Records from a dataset
BEGIN

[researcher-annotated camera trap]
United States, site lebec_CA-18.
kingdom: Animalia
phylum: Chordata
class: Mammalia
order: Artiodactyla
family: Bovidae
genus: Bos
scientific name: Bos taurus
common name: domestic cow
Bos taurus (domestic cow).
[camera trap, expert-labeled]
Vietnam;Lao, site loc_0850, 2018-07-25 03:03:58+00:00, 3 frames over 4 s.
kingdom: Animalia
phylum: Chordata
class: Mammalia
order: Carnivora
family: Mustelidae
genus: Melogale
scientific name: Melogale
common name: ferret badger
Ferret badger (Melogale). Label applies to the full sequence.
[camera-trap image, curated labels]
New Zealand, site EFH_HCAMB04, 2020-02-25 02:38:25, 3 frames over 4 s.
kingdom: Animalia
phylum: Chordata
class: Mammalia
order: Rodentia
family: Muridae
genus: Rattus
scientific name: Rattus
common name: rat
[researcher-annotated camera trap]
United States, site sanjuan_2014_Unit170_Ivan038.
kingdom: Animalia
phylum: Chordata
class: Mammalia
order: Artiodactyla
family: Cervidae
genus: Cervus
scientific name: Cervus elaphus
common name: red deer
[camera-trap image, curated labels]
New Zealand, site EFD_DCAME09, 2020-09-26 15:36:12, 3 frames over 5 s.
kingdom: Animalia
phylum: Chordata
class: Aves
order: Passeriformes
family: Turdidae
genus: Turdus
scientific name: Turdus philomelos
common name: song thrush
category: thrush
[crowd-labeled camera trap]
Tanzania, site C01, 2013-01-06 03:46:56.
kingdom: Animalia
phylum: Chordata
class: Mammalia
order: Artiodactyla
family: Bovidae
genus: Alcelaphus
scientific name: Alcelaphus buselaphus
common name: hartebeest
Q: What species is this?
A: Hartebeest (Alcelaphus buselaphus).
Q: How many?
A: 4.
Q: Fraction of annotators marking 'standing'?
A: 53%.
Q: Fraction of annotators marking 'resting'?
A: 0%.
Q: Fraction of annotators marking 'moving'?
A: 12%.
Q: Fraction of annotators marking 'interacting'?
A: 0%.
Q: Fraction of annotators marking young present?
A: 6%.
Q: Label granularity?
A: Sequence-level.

END

§ **REQUIREMENT**:
Return the data from the top line through the bottom line exactly.

§ **TASK OUTPUT**:
[researcher-annotated camera trap]
United States, site lebec_CA-18.
kingdom: Animalia
phylum: Chordata
class: Mammalia
order: Artiodactyla
family: Bovidae
genus: Bos
scientific name: Bos taurus
common name: domestic cow
Bos taurus (domestic cow).
[camera trap, expert-labeled]
Vietnam;Lao, site loc_0850, 2018-07-25 03:03:58+00:00, 3 frames over 4 s.
kingdom: Animalia
phylum: Chordata
class: Mammalia
order: Carnivora
family: Mustelidae
genus: Melogale
scientific name: Melogale
common name: ferret badger
Ferret badger (Melogale). Label applies to the full sequence.
[camera-trap image, curated labels]
New Zealand, site EFH_HCAMB04, 2020-02-25 02:38:25, 3 frames over 4 s.
kingdom: Animalia
phylum: Chordata
class: Mammalia
order: Rodentia
family: Muridae
genus: Rattus
scientific name: Rattus
common name: rat
[researcher-annotated camera trap]
United States, site sanjuan_2014_Unit170_Ivan038.
kingdom: Animalia
phylum: Chordata
class: Mammalia
order: Artiodactyla
family: Cervidae
genus: Cervus
scientific name: Cervus elaphus
common name: red deer
[camera-trap image, curated labels]
New Zealand, site EFD_DCAME09, 2020-09-26 15:36:12, 3 frames over 5 s.
kingdom: Animalia
phylum: Chordata
class: Aves
order: Passeriformes
family: Turdidae
genus: Turdus
scientific name: Turdus philomelos
common name: song thrush
category: thrush
[crowd-labeled camera trap]
Tanzania, site C01, 2013-01-06 03:46:56.
kingdom: Animalia
phylum: Chordata
class: Mammalia
order: Artiodactyla
family: Bovidae
genus: Alcelaphus
scientific name: Alcelaphus buselaphus
common name: hartebeest
Q: What species is this?
A: Hartebeest (Alcelaphus buselaphus).
Q: How many?
A: 4.
Q: Fraction of annotators marking 'standing'?
A: 53%.
Q: Fraction of annotators marking 'resting'?
A: 0%.
Q: Fraction of annotators marking 'moving'?
A: 12%.
Q: Fraction of annotators marking 'interacting'?
A: 0%.
Q: Fraction of annotators marking young present?
A: 6%.
Q: Label granularity?
A: Sequence-level.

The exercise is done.